--- Start ENTRIES ---

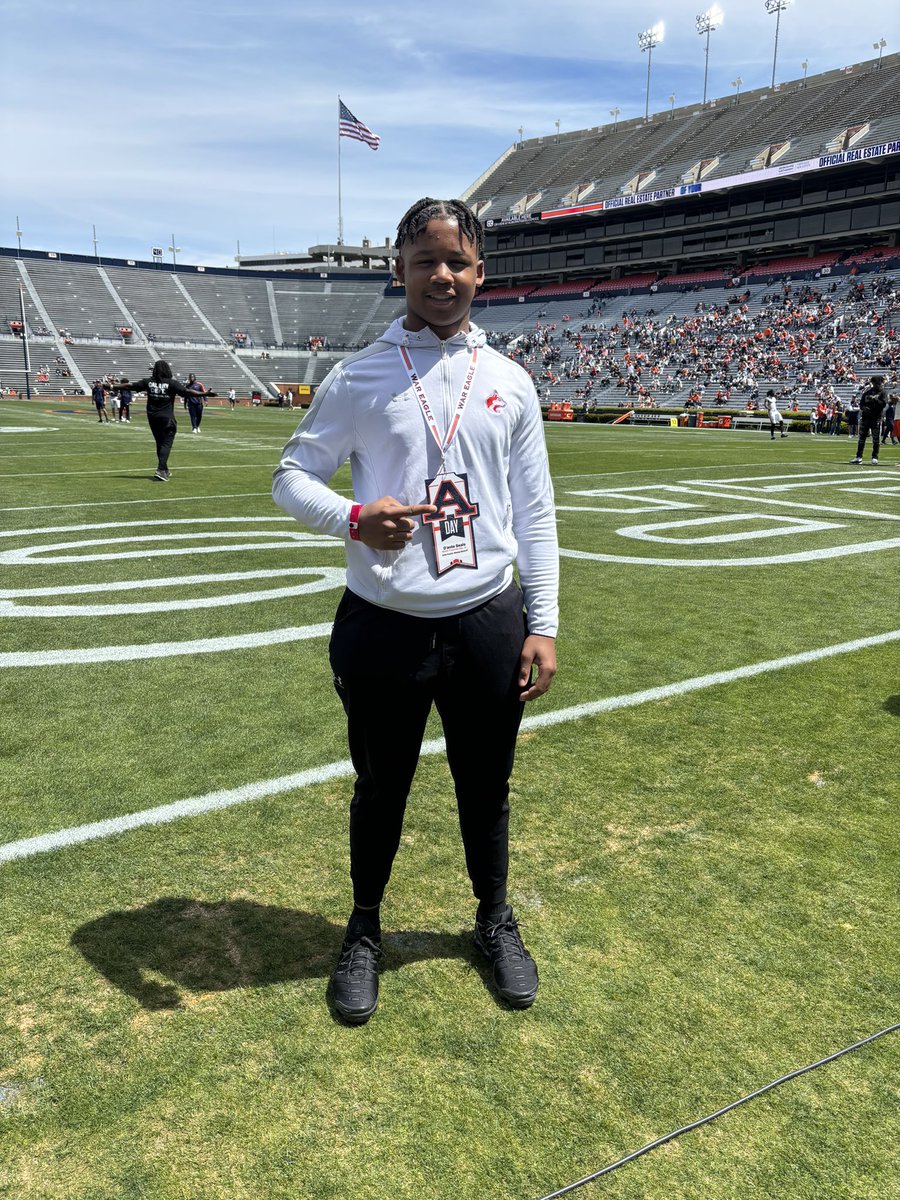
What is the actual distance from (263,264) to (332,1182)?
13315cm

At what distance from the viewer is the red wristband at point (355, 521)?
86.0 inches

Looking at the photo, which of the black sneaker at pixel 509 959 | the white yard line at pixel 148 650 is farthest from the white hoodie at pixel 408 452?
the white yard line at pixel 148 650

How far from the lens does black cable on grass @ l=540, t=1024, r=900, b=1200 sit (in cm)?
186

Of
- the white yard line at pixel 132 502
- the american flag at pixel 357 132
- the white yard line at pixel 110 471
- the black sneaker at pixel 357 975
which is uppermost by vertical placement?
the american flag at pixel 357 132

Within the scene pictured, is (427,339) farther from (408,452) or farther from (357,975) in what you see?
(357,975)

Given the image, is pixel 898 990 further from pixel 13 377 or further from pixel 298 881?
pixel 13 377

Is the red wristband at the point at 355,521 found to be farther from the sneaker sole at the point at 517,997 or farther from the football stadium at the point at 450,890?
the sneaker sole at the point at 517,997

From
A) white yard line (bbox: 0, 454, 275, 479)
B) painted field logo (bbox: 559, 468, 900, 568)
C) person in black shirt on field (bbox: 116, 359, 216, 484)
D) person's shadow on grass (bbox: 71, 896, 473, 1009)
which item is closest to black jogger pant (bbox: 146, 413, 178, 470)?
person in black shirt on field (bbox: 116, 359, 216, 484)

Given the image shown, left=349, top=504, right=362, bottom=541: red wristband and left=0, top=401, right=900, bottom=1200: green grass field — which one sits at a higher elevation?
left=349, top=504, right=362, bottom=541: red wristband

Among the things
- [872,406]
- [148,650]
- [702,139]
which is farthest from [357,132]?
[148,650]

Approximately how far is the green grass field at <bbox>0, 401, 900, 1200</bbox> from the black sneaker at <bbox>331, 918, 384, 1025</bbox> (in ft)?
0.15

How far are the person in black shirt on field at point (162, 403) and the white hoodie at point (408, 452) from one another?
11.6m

--- End ENTRIES ---
--- Start ENTRIES ---

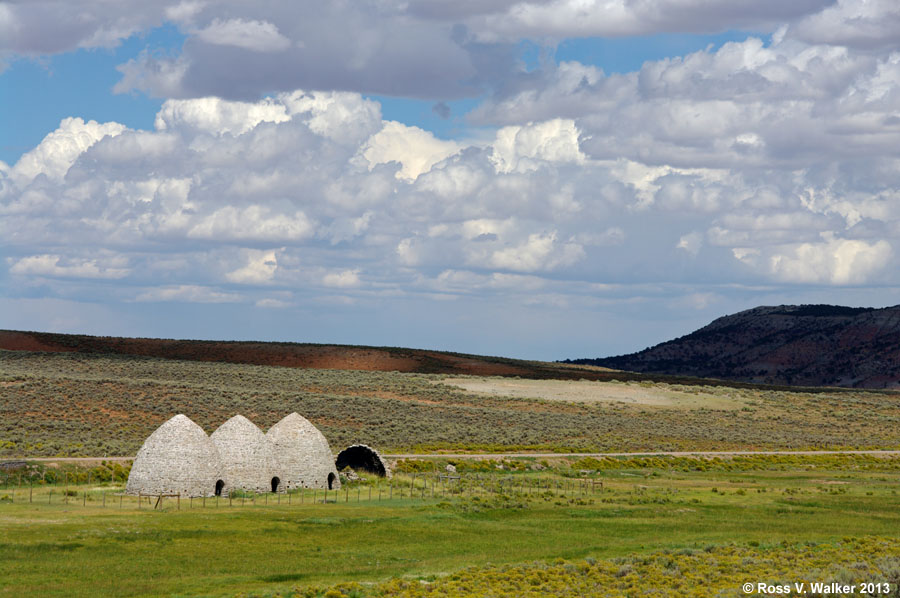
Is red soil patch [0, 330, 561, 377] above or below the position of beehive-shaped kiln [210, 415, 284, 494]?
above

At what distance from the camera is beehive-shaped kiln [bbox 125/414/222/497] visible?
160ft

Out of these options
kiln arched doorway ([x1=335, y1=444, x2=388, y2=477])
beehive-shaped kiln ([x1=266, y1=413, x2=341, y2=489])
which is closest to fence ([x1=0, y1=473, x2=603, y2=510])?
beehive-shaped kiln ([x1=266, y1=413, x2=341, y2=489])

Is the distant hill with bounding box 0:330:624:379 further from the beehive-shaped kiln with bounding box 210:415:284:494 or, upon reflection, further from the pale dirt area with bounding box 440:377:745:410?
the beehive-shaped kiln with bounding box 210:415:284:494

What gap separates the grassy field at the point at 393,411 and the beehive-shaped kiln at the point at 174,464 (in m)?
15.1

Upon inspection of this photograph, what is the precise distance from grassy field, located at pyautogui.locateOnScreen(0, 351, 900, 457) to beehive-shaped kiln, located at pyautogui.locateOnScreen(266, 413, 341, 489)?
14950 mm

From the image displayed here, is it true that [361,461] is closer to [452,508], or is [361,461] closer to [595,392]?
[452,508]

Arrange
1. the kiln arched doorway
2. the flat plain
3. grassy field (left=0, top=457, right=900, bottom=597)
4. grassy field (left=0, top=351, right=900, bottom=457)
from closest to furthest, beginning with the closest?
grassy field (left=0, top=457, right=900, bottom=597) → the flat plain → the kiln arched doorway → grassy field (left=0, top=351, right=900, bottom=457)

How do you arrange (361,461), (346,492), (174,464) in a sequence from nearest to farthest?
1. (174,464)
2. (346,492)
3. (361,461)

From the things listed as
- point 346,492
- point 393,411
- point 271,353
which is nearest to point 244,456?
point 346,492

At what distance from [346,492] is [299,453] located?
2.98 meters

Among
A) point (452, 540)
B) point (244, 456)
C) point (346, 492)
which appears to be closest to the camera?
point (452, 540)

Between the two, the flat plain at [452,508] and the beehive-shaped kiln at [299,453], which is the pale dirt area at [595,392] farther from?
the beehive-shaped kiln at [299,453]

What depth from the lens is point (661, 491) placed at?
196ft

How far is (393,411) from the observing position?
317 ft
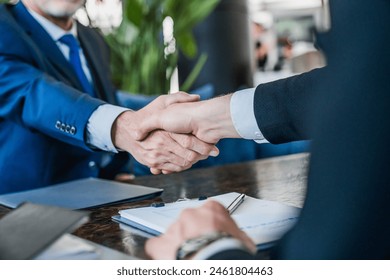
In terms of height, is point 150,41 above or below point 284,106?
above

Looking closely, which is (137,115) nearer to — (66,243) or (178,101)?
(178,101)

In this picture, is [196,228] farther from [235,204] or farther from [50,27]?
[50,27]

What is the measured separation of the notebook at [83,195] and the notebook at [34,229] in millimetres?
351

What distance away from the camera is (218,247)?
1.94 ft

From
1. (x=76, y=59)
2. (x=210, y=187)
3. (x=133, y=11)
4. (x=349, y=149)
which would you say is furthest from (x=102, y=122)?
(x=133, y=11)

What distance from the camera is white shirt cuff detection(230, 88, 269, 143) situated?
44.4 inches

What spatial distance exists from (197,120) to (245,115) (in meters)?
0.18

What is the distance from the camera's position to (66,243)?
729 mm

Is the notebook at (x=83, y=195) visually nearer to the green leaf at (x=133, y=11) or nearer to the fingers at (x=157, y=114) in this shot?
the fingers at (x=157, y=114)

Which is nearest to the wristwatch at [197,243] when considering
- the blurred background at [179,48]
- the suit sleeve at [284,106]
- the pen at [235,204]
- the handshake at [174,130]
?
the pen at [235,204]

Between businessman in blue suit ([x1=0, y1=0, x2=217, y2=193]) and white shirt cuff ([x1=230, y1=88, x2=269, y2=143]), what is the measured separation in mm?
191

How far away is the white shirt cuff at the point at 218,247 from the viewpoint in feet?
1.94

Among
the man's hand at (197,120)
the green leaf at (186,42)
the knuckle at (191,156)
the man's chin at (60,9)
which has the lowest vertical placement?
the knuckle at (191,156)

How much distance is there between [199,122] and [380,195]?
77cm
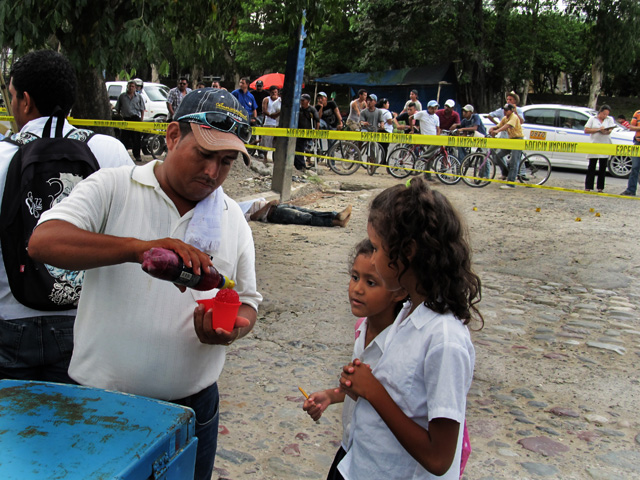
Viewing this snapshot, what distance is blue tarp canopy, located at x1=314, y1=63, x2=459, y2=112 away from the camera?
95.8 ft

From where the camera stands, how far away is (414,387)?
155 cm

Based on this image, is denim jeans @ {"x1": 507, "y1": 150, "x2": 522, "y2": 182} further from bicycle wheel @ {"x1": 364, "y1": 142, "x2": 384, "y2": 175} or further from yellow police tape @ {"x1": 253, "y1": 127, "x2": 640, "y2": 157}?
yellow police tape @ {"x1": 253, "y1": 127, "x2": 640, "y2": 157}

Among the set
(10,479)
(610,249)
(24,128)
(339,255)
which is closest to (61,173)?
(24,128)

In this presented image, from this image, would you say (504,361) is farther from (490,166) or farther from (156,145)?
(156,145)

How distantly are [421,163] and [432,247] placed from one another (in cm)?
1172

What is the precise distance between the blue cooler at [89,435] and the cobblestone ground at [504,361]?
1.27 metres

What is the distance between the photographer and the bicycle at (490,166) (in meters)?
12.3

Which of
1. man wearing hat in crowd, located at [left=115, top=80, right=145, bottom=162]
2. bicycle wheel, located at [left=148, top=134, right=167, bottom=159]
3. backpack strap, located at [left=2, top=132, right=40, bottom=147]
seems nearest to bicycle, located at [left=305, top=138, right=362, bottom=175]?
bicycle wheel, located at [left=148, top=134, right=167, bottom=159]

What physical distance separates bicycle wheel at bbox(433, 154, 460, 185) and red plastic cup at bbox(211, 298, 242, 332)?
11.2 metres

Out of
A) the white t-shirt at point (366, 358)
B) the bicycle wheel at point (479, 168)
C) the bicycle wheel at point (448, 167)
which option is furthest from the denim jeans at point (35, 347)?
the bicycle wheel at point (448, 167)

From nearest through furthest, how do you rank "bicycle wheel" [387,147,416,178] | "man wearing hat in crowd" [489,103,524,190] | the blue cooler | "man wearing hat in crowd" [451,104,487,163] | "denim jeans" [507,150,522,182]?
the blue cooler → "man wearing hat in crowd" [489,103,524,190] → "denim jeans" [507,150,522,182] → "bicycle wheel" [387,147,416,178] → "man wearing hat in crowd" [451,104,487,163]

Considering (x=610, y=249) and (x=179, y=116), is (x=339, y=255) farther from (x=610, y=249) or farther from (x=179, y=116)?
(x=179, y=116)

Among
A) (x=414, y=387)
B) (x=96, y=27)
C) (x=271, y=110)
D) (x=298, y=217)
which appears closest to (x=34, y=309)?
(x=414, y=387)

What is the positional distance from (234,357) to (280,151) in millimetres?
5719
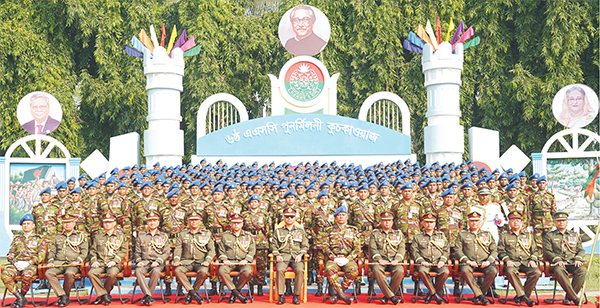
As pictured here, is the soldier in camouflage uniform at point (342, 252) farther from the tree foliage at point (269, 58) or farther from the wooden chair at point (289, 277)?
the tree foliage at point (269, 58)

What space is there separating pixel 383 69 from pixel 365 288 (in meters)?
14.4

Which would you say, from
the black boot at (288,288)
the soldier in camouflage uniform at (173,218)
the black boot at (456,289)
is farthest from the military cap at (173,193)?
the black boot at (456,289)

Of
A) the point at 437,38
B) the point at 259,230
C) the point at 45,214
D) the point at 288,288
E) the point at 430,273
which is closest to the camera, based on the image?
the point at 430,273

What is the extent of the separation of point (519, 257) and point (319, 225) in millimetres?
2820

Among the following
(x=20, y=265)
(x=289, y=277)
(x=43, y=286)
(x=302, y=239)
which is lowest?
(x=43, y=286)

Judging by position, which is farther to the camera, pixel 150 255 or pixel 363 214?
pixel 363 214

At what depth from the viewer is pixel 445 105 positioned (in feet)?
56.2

--- End ENTRIES ---

EXERCISE PROMPT:
Which lines of the items contain the string "flat"? Pull out each one in full.

RESULT FOR THIS TASK:
2. the flat plain
grassy field (left=0, top=457, right=900, bottom=597) → the flat plain → the kiln arched doorway → grassy field (left=0, top=351, right=900, bottom=457)
Between the two, the flat plain at [452,508] and the beehive-shaped kiln at [299,453], which is the pale dirt area at [595,392] farther from?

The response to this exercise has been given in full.